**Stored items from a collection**
_ _ _ _ _ _ _

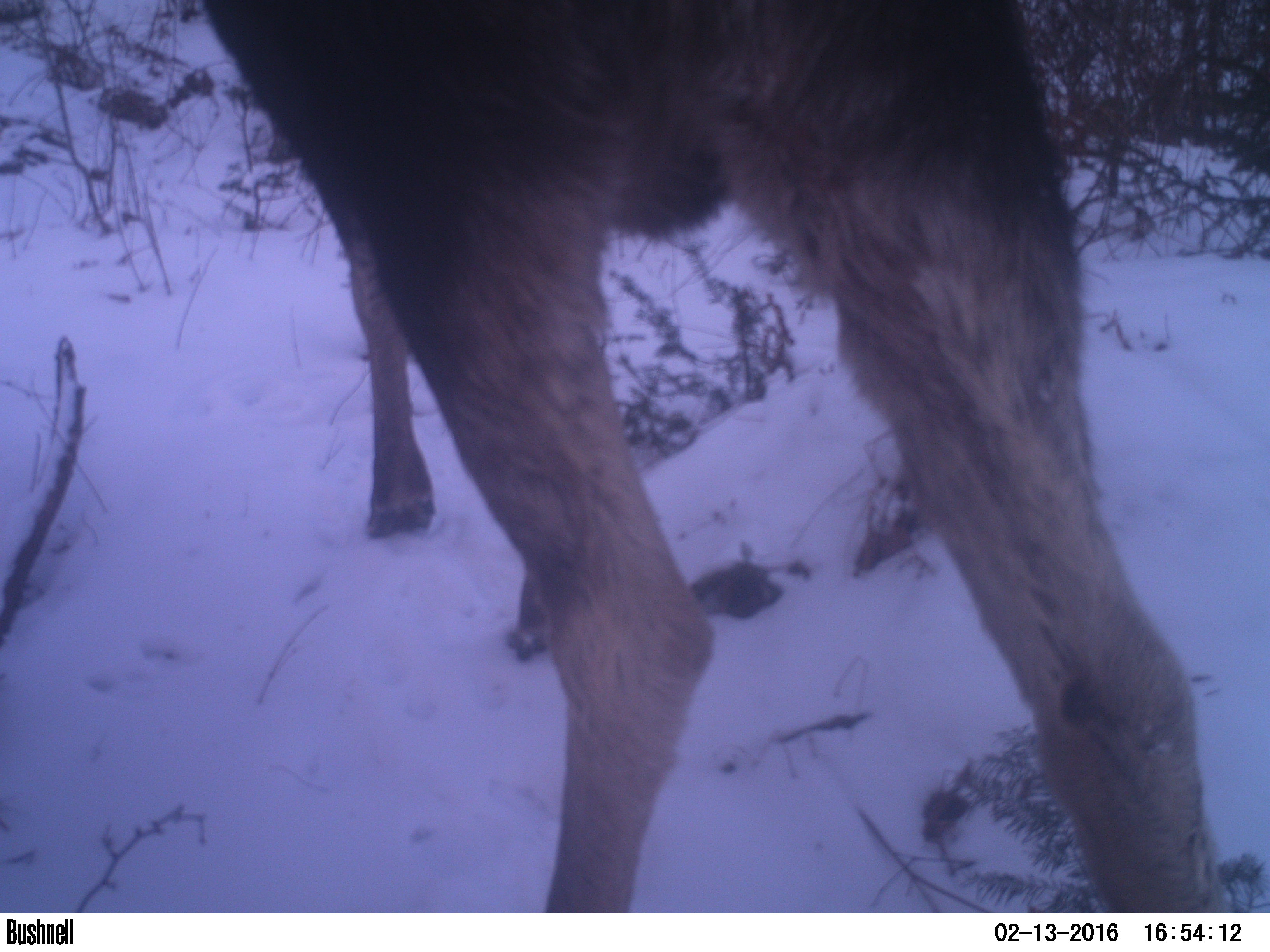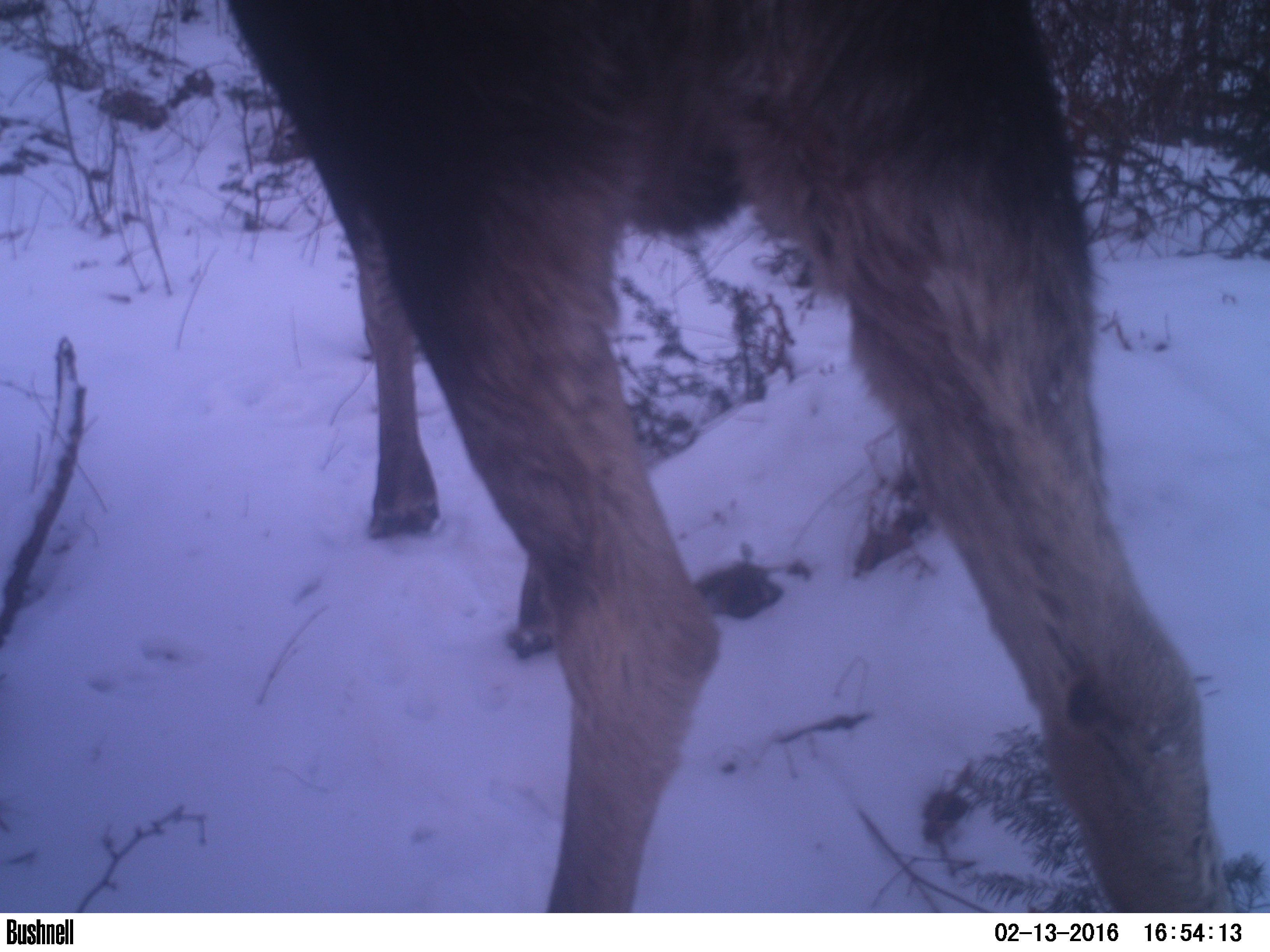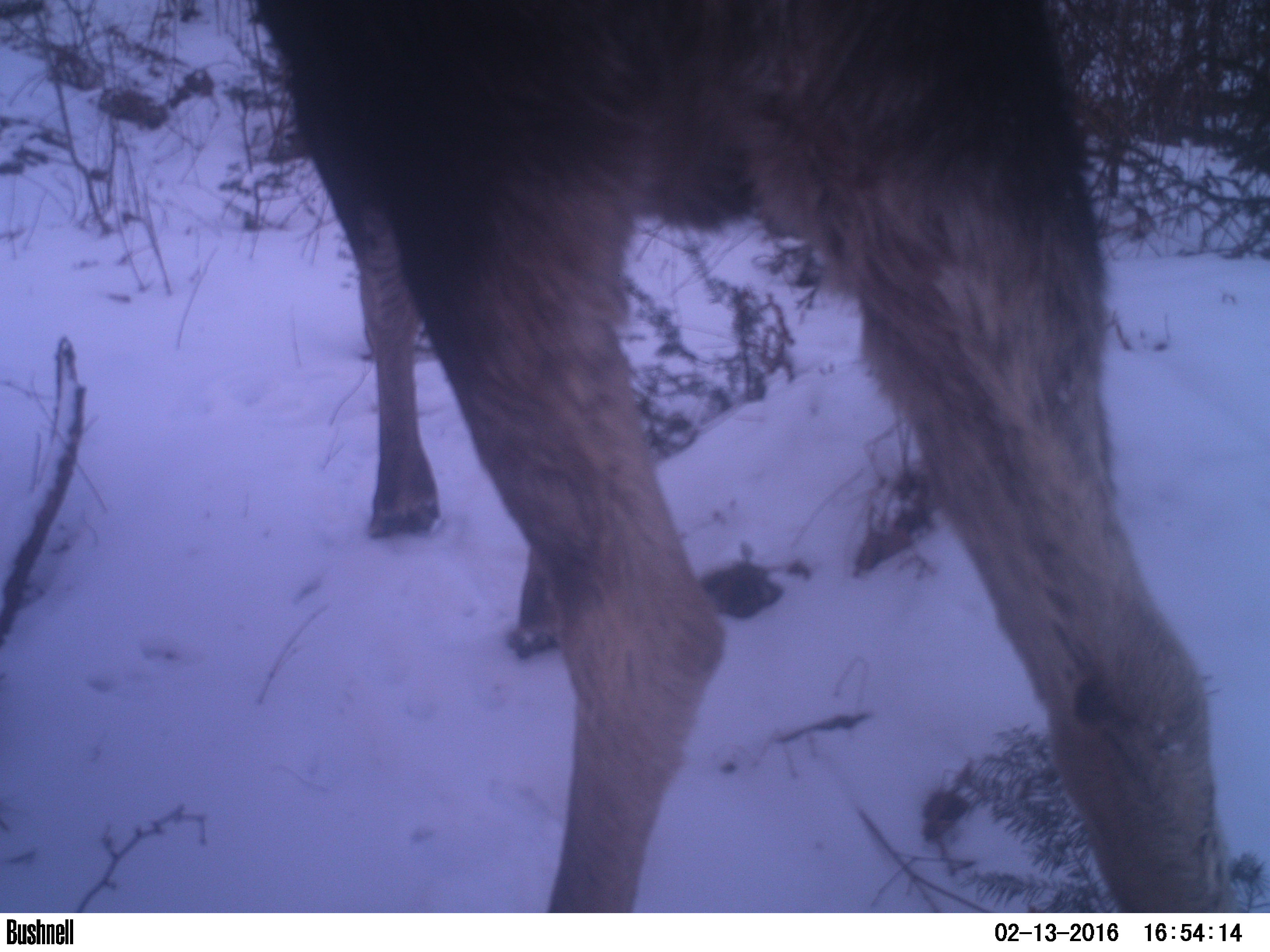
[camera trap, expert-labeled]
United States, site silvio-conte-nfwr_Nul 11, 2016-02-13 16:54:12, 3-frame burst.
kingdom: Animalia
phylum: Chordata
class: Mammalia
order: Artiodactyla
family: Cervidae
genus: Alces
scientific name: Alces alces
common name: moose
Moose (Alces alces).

_ _ _ _ _ _ _

**Aim of the exercise**
Only the lines from the one with "phylum: Chordata" through the end of the data belong in the answer, each reproduced exactly.

**Reply**
phylum: Chordata
class: Mammalia
order: Artiodactyla
family: Cervidae
genus: Alces
scientific name: Alces alces
common name: moose
Moose (Alces alces).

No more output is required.